Durante los meses que llevaba pasados en Gion, alguna vez, sin duda, me había imaginado que algún dinero debió de haber cambiado de manos antes de que Satsu y yo fuéramos sacadas de nuestra casa. A menudo pensaba en aquella conversación entre el Señor Tanaka y mi padre que había oído por casualidad, y en lo que había dicho Doña Fuguillas de que Satsu y yo éramos «aptas». Me preguntaba horrorizada si el Señor Tanaka habría sacado algún dinero por ayudar a vendernos, y cuánto habíamos costado. Pero nunca había imaginado que tendría que devolverlo.

– No habrás terminado de pagar hasta que no hayas pasado un largo tiempo de geisha -continuó-. Y nunca pagarás si fracasas, como me pasó a mí. ¿Es así como quieres pasar tu futuro?

En ese momento me importaba bastante poco lo que pasara con mi futuro.

– Si quieres echar a perder tu vida en Gion, hay una docena de maneras de hacerlo -dijo la Tía-. Puedes intentar huir. Una vez que lo intentes, Mamita considerará que eres una mala inversión y no querrá poner más dinero en alguien que puede desaparecer en cualquier momento. Eso significaría el fin de tus lecciones, y no se puede ser geisha sin aprender lo necesario para serlo. O puedes ganarte la animadversión de tus maestras, de modo que no te presten la ayuda que necesitas. O puede que al crecer te pongas fea, como me pasó a mí. Yo no era una criatura tan poco atractiva cuando la Abuela me compró a mis padres, pero no salí bien, y la Abuela siempre me odió por ello. Una vez me pegó tanto por algo que había hecho que me rompió una cadera. Entonces tuve que dejar de ser geisha. Por eso te voy a pegar yo, antes que dejar que la Abuela te ponga las manos encima.

Me condujo a la pasarela y me dijo que me echara boca abajo. No me importaba que me pegara o no; me parecía que nada podría empeorar mi situación. Cada vez que mi cuerpo se sacudía con el golpe de la vara, yo gritaba lo más alto que me atrevía y me imaginaba la linda cara de Hatsumono sonriendo encima de mí. Cuando terminó de pegarme, la Tía me dejó allí sola llorando. La pasarela no tardó en temblar con los pasos de alguien, y me senté y vi a Hatsumono de pie a mi lado.

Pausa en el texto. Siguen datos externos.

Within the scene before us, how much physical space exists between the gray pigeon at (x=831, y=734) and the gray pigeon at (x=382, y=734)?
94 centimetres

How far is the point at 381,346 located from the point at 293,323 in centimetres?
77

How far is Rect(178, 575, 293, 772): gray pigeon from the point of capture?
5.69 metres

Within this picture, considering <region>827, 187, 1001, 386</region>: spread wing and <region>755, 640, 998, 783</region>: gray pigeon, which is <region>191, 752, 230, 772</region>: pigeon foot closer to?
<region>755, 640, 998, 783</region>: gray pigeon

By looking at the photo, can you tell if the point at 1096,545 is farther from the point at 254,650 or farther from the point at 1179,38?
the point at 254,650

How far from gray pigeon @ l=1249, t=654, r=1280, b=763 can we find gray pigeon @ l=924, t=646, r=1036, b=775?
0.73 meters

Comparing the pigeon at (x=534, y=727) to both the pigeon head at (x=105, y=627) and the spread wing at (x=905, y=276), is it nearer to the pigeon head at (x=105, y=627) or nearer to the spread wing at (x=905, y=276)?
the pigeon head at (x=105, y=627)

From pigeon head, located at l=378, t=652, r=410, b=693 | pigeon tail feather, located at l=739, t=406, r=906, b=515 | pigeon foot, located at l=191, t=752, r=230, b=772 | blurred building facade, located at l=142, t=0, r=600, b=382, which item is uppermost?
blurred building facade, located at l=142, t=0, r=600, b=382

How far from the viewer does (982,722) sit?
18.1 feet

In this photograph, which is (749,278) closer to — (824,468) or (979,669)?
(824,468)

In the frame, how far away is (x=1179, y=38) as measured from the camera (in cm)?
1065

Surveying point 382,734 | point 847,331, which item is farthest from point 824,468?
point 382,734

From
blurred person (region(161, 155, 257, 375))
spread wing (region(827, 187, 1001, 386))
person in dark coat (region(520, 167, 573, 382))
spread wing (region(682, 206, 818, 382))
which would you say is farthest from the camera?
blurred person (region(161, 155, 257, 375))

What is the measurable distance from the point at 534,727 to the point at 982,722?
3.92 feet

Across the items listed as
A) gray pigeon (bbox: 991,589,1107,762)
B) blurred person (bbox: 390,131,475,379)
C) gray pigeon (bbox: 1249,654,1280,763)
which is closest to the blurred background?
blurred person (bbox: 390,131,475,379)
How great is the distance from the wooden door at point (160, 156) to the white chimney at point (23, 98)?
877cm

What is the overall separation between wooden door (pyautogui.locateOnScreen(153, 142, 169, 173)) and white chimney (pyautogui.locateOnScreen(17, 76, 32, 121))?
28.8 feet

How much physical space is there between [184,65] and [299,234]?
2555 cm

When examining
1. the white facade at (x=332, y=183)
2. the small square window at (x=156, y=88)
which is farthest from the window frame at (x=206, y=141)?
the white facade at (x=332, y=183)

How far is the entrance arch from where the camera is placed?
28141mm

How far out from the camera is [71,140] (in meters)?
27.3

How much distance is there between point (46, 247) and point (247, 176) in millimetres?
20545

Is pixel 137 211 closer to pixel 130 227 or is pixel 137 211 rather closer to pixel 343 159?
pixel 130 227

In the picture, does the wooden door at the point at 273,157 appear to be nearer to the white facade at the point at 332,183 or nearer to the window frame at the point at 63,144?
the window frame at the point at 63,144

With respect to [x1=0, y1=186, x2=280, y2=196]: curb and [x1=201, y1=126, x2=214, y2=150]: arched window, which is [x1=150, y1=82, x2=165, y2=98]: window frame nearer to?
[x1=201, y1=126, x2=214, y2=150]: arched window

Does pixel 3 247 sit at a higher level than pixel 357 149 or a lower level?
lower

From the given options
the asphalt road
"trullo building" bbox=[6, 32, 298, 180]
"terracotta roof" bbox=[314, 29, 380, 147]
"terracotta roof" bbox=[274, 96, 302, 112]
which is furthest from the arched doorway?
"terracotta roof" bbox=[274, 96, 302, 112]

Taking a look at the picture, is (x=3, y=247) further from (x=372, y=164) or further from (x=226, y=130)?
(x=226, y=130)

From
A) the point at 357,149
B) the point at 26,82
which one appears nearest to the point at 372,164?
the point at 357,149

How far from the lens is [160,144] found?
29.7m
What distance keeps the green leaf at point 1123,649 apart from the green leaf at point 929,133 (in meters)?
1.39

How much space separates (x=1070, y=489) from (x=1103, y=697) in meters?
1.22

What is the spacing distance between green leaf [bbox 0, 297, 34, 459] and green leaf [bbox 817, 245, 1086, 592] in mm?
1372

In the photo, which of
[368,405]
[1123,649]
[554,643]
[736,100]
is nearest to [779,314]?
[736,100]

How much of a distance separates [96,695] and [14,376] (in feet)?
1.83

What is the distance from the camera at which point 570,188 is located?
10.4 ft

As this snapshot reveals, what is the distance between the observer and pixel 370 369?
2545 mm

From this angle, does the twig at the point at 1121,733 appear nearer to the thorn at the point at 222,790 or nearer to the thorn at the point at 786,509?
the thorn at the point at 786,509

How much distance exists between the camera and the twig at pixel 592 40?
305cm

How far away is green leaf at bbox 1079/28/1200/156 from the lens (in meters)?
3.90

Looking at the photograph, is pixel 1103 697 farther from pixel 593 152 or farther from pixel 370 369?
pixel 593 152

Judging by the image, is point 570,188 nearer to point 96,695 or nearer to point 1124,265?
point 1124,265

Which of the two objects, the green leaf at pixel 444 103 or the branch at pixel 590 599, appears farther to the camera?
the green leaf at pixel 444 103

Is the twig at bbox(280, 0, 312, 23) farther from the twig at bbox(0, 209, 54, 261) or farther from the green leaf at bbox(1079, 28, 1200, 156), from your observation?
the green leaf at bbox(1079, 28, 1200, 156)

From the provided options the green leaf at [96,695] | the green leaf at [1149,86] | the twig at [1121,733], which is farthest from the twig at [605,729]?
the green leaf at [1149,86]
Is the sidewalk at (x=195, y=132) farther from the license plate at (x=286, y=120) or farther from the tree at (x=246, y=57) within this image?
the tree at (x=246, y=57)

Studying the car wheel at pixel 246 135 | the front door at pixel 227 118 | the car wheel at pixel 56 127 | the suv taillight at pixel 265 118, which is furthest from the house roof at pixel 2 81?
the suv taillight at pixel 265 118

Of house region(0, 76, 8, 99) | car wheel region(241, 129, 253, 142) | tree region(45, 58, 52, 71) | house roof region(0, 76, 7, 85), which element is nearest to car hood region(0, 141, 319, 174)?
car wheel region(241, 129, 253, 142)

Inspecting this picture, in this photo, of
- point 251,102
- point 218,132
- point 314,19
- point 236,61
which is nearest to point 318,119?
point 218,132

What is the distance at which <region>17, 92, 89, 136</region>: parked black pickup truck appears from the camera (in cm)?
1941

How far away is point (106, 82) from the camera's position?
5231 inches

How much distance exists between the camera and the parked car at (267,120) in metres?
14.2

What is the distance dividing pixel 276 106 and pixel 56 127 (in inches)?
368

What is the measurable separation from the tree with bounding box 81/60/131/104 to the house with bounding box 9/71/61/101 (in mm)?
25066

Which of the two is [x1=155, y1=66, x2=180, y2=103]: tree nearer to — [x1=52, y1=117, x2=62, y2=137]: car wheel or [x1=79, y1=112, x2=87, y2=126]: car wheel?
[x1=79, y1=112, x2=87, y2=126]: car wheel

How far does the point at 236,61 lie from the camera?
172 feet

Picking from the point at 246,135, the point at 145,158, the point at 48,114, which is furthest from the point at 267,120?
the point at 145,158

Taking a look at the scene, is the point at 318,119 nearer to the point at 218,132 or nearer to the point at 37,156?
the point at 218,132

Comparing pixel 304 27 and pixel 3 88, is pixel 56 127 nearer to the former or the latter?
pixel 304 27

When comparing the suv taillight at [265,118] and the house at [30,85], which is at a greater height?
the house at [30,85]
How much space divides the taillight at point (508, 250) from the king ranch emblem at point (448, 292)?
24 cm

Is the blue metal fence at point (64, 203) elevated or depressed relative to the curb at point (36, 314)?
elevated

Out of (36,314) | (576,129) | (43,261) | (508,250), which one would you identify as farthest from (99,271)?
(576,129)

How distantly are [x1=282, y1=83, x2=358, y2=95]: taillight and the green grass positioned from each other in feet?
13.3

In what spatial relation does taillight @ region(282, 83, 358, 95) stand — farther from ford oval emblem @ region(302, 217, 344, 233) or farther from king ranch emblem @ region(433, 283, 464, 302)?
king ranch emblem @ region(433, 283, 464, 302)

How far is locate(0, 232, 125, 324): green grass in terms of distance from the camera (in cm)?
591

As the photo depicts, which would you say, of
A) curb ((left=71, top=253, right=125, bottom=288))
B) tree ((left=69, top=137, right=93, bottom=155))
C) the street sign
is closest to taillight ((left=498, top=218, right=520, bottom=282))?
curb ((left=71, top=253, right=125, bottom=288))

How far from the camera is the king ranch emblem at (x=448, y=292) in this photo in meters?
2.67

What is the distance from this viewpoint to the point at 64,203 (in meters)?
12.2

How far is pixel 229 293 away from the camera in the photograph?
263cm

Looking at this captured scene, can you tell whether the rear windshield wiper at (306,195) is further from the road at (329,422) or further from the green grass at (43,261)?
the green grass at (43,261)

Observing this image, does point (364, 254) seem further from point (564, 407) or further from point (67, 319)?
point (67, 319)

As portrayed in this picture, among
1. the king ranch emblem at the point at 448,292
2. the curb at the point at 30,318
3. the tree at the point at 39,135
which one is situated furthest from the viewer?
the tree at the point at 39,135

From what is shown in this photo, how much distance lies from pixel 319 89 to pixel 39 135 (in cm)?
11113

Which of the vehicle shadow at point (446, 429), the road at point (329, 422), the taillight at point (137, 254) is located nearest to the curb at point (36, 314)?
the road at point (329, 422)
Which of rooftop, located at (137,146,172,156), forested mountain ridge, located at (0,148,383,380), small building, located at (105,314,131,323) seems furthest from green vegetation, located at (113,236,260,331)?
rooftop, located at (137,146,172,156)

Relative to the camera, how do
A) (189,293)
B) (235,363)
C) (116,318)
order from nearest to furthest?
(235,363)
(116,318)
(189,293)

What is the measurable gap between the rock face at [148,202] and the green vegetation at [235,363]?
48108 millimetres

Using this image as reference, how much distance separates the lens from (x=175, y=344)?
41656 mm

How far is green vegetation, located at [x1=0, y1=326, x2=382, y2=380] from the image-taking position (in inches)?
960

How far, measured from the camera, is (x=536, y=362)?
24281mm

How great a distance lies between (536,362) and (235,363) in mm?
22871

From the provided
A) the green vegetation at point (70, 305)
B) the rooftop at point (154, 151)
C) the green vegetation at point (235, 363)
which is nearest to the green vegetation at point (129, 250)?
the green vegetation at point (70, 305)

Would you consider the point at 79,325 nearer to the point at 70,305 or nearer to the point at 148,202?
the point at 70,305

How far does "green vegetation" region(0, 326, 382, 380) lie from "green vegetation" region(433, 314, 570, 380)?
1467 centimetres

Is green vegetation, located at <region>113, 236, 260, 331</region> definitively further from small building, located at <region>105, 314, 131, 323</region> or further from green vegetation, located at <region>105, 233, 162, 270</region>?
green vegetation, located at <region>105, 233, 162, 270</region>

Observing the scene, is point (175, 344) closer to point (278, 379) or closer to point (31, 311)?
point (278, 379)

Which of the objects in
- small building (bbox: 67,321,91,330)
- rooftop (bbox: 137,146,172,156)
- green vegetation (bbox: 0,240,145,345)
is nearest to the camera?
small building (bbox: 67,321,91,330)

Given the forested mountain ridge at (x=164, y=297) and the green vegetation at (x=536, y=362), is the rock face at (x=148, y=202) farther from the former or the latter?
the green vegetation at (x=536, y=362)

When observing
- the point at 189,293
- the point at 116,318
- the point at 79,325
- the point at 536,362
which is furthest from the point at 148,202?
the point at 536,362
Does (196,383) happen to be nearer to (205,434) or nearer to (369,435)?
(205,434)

– Chiyo, te agradecería que te apartaras de mi camino.

– Me prometió que me diría dónde podía encontrar a mi hermana, Hatsumono -le dije.

– ¿Eso te prometí? -se inclinó para poner su cara a la altura de la mía. Pensé que me iba a decir que todavía no había hecho bastante, que cuando pensara en algo que yo pudiera hacer, me lo diría. Pero no sucedió así-. Tu hermana está en un jorou-ya que se llama Tatsuyo – me dijo-, en el distrito de Miyagawa, al sur de Gion.

Cuando terminó de hablar, me dio un puntapié, y yo salté de la pasarela y me quité de en medio.